“A peppermint frappé? “he asked, and added, rather proud of what he thought to be a humorous phrase, “Can do?”
“I should think nothing is more unlikely,” Ricardo returned as he rang the bell. “Thompson, could yon manage a peppermint frappé at this hour?”
Thompson came as near to a smile as his code of manners permitted.
“Monsieur asked for one once some years ago and caught us at a disadvantage. A few moments, monsieur.”
So Hanaud sipped his peppermint frappé and smoked his black cigarettes, whilst Ricardo reflected on the oddities of friendship.
Suddenly Hanaud smiled: “You shall tell me what you saw when you were kind enough to search for the diary I had not left in my topcoat.”
Ricardo made a grimace. “It was not pleasant.”
“The Miss Agatha, then?”
“Yes.”
Ricardo described her shuddering in horror with the broken drawer open at her side and the torn pieces of a card upon her lap.
“She swept them into the wastepaper basket,” he continued, “and after I was in the hall she turned out the lights and went up to bed.”
“Dropped them—just like that—in the wastepaper basket? “ Hanaud mused, “and turned out the lights.”
“But that didn’t baffle me,” cried Mr. Ricardo triumphantly. “I knew Miss Agatha might perhaps hear the snap of the switch if I turned the lights on, so I didn’t touch it. I knew she might wonder if a chair or a table were overturned, so I slipped like an eel between them”; and Mr. Ricardo, to make this piece of sleuthing as admirable and vivid to Hanaud as it was to himself, twisted and slid towards the table; and undoubtedly Hanaud did admire—little cries of admiration broke from him. He had hands raised ready to applaud. Mr. Ricardo loved that moment, and to complete the movement with a most dramatic finish, he plunged his hand into his trouser pocket and flung the two pieces of pasteboard below Hanaud’s eyes upon the table.

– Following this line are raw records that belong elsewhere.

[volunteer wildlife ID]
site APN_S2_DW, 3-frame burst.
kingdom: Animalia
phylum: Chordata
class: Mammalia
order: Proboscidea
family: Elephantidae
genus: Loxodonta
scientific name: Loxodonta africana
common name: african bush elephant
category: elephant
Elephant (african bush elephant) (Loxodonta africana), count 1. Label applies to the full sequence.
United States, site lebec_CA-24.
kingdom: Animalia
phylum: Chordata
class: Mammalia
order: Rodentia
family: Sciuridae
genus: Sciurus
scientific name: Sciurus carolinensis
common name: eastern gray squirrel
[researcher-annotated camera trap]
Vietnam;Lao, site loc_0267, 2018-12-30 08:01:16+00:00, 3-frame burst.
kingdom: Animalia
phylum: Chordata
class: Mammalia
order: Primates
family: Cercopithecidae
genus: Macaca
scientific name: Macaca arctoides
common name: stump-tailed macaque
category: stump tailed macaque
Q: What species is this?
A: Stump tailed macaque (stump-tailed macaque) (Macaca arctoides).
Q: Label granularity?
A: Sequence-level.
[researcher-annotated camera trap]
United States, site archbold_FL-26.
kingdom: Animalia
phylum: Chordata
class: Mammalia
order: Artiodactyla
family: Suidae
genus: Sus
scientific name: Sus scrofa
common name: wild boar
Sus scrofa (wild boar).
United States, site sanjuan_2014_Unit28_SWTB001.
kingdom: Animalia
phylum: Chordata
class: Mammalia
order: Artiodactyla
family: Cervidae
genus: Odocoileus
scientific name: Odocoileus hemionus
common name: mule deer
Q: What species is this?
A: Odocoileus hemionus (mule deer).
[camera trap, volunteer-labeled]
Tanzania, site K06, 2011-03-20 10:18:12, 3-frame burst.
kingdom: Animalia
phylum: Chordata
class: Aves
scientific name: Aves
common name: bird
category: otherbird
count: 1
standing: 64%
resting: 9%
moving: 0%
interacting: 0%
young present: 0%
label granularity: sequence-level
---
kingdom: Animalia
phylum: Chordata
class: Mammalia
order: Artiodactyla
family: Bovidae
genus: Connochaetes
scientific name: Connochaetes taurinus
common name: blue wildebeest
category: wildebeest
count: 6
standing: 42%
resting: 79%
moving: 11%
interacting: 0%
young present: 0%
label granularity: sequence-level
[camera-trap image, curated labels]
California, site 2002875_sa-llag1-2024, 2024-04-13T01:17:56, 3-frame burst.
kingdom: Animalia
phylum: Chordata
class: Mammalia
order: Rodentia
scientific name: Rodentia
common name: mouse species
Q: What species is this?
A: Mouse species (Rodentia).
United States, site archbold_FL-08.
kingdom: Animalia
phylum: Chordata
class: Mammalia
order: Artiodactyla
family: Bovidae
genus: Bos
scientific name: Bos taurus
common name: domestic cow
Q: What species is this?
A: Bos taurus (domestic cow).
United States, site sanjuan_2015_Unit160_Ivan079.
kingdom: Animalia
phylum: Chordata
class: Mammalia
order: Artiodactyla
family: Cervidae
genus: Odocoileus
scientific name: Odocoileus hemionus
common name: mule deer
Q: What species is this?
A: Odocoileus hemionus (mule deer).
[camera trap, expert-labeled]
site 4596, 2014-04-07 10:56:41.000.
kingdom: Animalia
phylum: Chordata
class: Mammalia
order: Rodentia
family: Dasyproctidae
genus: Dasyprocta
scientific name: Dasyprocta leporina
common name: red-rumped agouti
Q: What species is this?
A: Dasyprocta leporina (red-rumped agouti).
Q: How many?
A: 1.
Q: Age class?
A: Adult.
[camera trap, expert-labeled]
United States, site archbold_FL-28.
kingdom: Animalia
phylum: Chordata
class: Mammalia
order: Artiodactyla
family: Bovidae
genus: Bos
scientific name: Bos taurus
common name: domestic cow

Well, where were the words of praise? Or, if not of praise, of thanks, for a most difficult example of the detective’s art? Mr. Ricardo opened his eyes. He had closed them as he had flung the pasteboard fragments—and he saw Hanaud staring at those fragments in consternation.
“You picked them out of the tub?” he said quietly.
“Of course. Wasn’t I right?”
“No, my friend.”
“But there was a word written on the card.”
“I read it when Septimus jerked open the drawer.”
“I am sorry if I did wrong,” said Mr. Ricardo tartly. Hanaud was swift to reassure his friend. It was not that Mr. Ricardo had done wrong. No, no! On the contrary! He had done too much right. Miss Agatha’s agitations, they were suggestive, and described with a particularity only to be found in a master—and with an economy, too—it is so rare to use few words when many would do. It did not really matter so much that he had removed the two pieces of card.
“In any case the servants would have emptied them into the dustbin in the morning,” said Ricardo, once more smiling.
“No, no.”
The contradiction came like a slap in the face.
“Why no, no?”
“Because,” said Hanaud sweetly, “at this moment, perhaps, or perhaps in an hour or in two hours, Agatha will wake uneasy. And in a little while she will understand why she is uneasy. That torn card—it should be burnt. She will creep down in the dark, with a torch, perhaps—and the pieces—they have gone! Oh, in the long run it does not matter. Very likely she will, think, ‘Oh, it is that inquisitive one from France, he was at the elbow of Septimus,’ and she will be more discreet. But . . . ”
“But what?” Mr Ricardo demanded impatiently
Hanaud finished his peppermint and stubbed out his cigarette. “I should not be quick to destroy those two pieces of card,” he replied slowly. “It is for you, of course, to say. . . . For me, I wait upon the exquisite Madame Horbury to-morrow morning and in the afternoon I return to Paris. But, my friend, if I were you, I should lock them up. One never knows.”
He stood up and, with a complete change of tone, added: “We go to bed, no, yes? We will not lose the sleep? We meet at the luncheon, when I say to you farewell. What I owe to you!” and Hanaud betook himself upstairs.
Mr. Ricardo took the ashtray on which Hanaud’s cigarette still smouldered and emptied it into the fire-place. As he replaced it on the table, he saw the torn pieces of the card; and it flashed across his thoughts that he had never read the word written across them.
He fitted them together. It was a word, of course, but it was more—a name. And as Mr. Ricardo read the name he was seized with a discomfort, the same sort of discomfort as had seized upon Hanaud in the motor car. Fear, in other words. The fear a man might have as he looked down into a pit. For the name written upon the card was—Horbury—with an initial in front of it—D—yes, of course, D. Mr. Ricardo was half inclined to let those two pieces of card follow the cigarette ash into the fire. But in his mind’s eye he saw Hanaud’s face again, serious and alarmed. He locked the pieces safely in a drawer of his private desk.